**Material provided**
^^^^

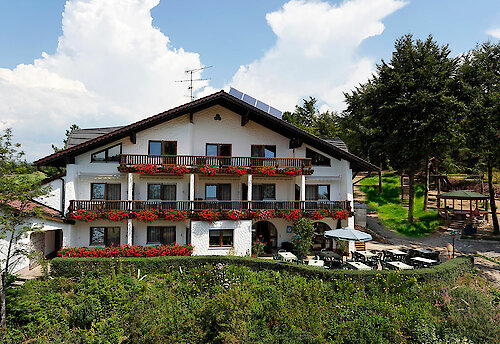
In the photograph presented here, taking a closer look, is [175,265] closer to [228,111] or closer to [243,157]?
[243,157]

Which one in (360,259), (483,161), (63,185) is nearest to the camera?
(360,259)

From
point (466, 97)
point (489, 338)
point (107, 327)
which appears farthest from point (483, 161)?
point (107, 327)

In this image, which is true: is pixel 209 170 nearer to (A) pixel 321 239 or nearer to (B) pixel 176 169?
(B) pixel 176 169

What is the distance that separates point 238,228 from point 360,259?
7863 millimetres

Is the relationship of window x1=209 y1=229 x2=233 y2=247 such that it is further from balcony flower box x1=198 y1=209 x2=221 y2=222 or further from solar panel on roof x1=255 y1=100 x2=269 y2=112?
solar panel on roof x1=255 y1=100 x2=269 y2=112

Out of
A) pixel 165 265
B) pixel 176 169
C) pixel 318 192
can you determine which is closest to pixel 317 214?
pixel 318 192

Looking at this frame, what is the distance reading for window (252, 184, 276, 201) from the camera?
73.0 feet

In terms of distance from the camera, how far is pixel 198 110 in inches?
820

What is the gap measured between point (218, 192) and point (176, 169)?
3.92 m

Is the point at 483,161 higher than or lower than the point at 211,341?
higher

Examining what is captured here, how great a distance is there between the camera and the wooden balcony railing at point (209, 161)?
19.4 meters

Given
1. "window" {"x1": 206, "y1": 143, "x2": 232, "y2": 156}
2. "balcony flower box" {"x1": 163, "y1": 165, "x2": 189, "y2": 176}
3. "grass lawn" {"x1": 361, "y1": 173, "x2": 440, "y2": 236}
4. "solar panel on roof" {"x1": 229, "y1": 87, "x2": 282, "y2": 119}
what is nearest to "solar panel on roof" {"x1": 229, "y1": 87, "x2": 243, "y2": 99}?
"solar panel on roof" {"x1": 229, "y1": 87, "x2": 282, "y2": 119}

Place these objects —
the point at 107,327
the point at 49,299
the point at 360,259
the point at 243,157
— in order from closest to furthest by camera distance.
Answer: the point at 107,327, the point at 49,299, the point at 360,259, the point at 243,157

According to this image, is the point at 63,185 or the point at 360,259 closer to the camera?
the point at 360,259
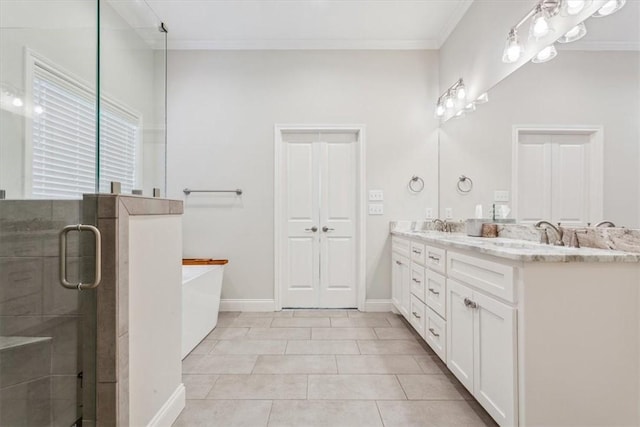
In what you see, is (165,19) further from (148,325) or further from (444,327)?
(444,327)

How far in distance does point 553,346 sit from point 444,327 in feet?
2.50

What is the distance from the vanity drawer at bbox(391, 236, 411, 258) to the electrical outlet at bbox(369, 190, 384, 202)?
44cm

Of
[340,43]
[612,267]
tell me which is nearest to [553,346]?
[612,267]

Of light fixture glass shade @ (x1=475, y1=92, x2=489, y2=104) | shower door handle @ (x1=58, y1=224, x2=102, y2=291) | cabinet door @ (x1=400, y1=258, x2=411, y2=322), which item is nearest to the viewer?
shower door handle @ (x1=58, y1=224, x2=102, y2=291)

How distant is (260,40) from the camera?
3348 mm

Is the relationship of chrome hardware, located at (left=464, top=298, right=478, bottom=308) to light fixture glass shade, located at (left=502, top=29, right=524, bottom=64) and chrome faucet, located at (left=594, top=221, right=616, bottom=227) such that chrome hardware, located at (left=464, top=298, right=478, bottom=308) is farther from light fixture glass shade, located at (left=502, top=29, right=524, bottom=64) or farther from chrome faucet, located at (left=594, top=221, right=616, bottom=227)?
light fixture glass shade, located at (left=502, top=29, right=524, bottom=64)

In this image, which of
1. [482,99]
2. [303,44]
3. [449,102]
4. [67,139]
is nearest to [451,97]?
[449,102]

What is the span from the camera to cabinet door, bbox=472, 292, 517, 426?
1.30 meters

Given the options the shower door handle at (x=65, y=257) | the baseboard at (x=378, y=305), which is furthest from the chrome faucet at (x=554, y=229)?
the shower door handle at (x=65, y=257)

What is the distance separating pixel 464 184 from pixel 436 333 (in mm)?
1417

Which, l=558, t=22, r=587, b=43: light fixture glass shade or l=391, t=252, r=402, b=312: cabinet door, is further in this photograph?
l=391, t=252, r=402, b=312: cabinet door

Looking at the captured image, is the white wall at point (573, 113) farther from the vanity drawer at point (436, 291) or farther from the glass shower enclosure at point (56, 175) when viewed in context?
the glass shower enclosure at point (56, 175)

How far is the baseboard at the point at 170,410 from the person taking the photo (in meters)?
1.46

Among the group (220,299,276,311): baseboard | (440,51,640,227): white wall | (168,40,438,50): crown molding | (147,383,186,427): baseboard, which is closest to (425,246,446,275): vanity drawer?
(440,51,640,227): white wall
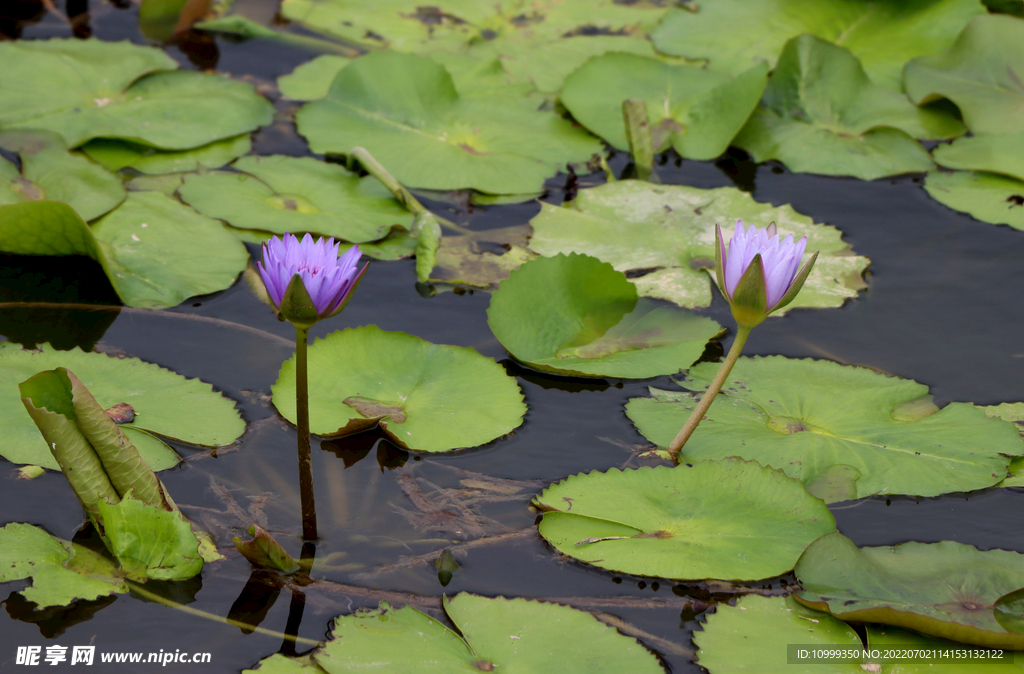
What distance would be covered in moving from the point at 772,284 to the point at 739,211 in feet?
3.92

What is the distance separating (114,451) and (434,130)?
6.44 ft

^^^^

**Set problem**
Copy out every line above word for word, leaving out the pictures.

**Reply to the task**
In the photograph presented here, taking a closer look, is [175,265] closer to [228,111] or closer to [243,157]?
[243,157]

Which one in (360,259), (483,161), (63,185) is nearest to the camera?
(360,259)

From
point (466, 97)
point (489, 338)
point (107, 327)
which appears farthest from point (483, 161)?
point (107, 327)

In this image, which is true: is pixel 209 170 nearer to (A) pixel 321 239 or nearer to (B) pixel 176 169?
(B) pixel 176 169

What is the distance that separates point 238,228 from point 360,259?
7863 millimetres

Is the relationship of window x1=209 y1=229 x2=233 y2=247 such that it is further from balcony flower box x1=198 y1=209 x2=221 y2=222 or further from solar panel on roof x1=255 y1=100 x2=269 y2=112?
solar panel on roof x1=255 y1=100 x2=269 y2=112

Out of
A) pixel 165 265
B) pixel 176 169
C) pixel 318 192
can you determine which is closest to pixel 317 214?
pixel 318 192

Looking at this frame, what is the distance reading for window (252, 184, 276, 201) from the camera?
73.0 feet

In terms of distance from the camera, how far is pixel 198 110 in inches?
820

What is the gap measured between point (218, 192) and point (176, 169)?
3.92 m

Is the point at 483,161 higher than or lower than the point at 211,341?
higher

Examining what is captured here, how great a distance is there between the camera and the wooden balcony railing at point (209, 161)?
19.4 meters

Given
1. "window" {"x1": 206, "y1": 143, "x2": 232, "y2": 156}
2. "balcony flower box" {"x1": 163, "y1": 165, "x2": 189, "y2": 176}
3. "grass lawn" {"x1": 361, "y1": 173, "x2": 440, "y2": 236}
4. "solar panel on roof" {"x1": 229, "y1": 87, "x2": 282, "y2": 119}
what is nearest to "solar panel on roof" {"x1": 229, "y1": 87, "x2": 243, "y2": 99}?
"solar panel on roof" {"x1": 229, "y1": 87, "x2": 282, "y2": 119}

Place these objects —
the point at 107,327
the point at 49,299
the point at 360,259
the point at 243,157
— in order from closest to furthest by camera distance.
Answer: the point at 107,327, the point at 49,299, the point at 360,259, the point at 243,157

According to this image, is the point at 63,185 or the point at 360,259 closer to the camera?
the point at 360,259
In what you see, is (165,19) further from (148,325) or further from (444,327)?
(444,327)

How far in distance does point 553,346 sit from point 444,327 in feet?
2.50

What is the distance from the vanity drawer at bbox(391, 236, 411, 258) to the electrical outlet at bbox(369, 190, 384, 202)?
44cm

Of
[340,43]
[612,267]
tell me which is nearest to [553,346]?
[612,267]

Of light fixture glass shade @ (x1=475, y1=92, x2=489, y2=104) | shower door handle @ (x1=58, y1=224, x2=102, y2=291) | cabinet door @ (x1=400, y1=258, x2=411, y2=322), which item is nearest to the viewer?
shower door handle @ (x1=58, y1=224, x2=102, y2=291)

How distant is (260,40) from the camera?
3348 mm

Is the relationship of chrome hardware, located at (left=464, top=298, right=478, bottom=308) to light fixture glass shade, located at (left=502, top=29, right=524, bottom=64) and chrome faucet, located at (left=594, top=221, right=616, bottom=227) such that chrome hardware, located at (left=464, top=298, right=478, bottom=308) is farther from light fixture glass shade, located at (left=502, top=29, right=524, bottom=64) or farther from chrome faucet, located at (left=594, top=221, right=616, bottom=227)?
light fixture glass shade, located at (left=502, top=29, right=524, bottom=64)

In this image, which of
1. [482,99]
2. [303,44]
3. [449,102]
4. [67,139]
is nearest to [451,97]?
[449,102]

What is the span from the camera to cabinet door, bbox=472, 292, 517, 426?
1.30 meters

Given the options the shower door handle at (x=65, y=257) | the baseboard at (x=378, y=305), which is furthest from the chrome faucet at (x=554, y=229)?
the shower door handle at (x=65, y=257)

What is the distance separating pixel 464 184 from pixel 436 333 (in mm)?
1417

Which, l=558, t=22, r=587, b=43: light fixture glass shade or l=391, t=252, r=402, b=312: cabinet door, is further in this photograph?
l=391, t=252, r=402, b=312: cabinet door

Looking at the captured image, is the white wall at point (573, 113) farther from the vanity drawer at point (436, 291) or farther from the glass shower enclosure at point (56, 175) when viewed in context?
the glass shower enclosure at point (56, 175)

How far is the baseboard at the point at 170,410 from the person taking the photo (in meters)?
1.46

Among the group (220,299,276,311): baseboard | (440,51,640,227): white wall | (168,40,438,50): crown molding | (147,383,186,427): baseboard, which is closest to (425,246,446,275): vanity drawer?
(440,51,640,227): white wall
What distance would be covered in moving from the point at 772,284 to the point at 739,211 in feet?
3.92

What is the distance separating (114,451) and (434,130)?
6.44 ft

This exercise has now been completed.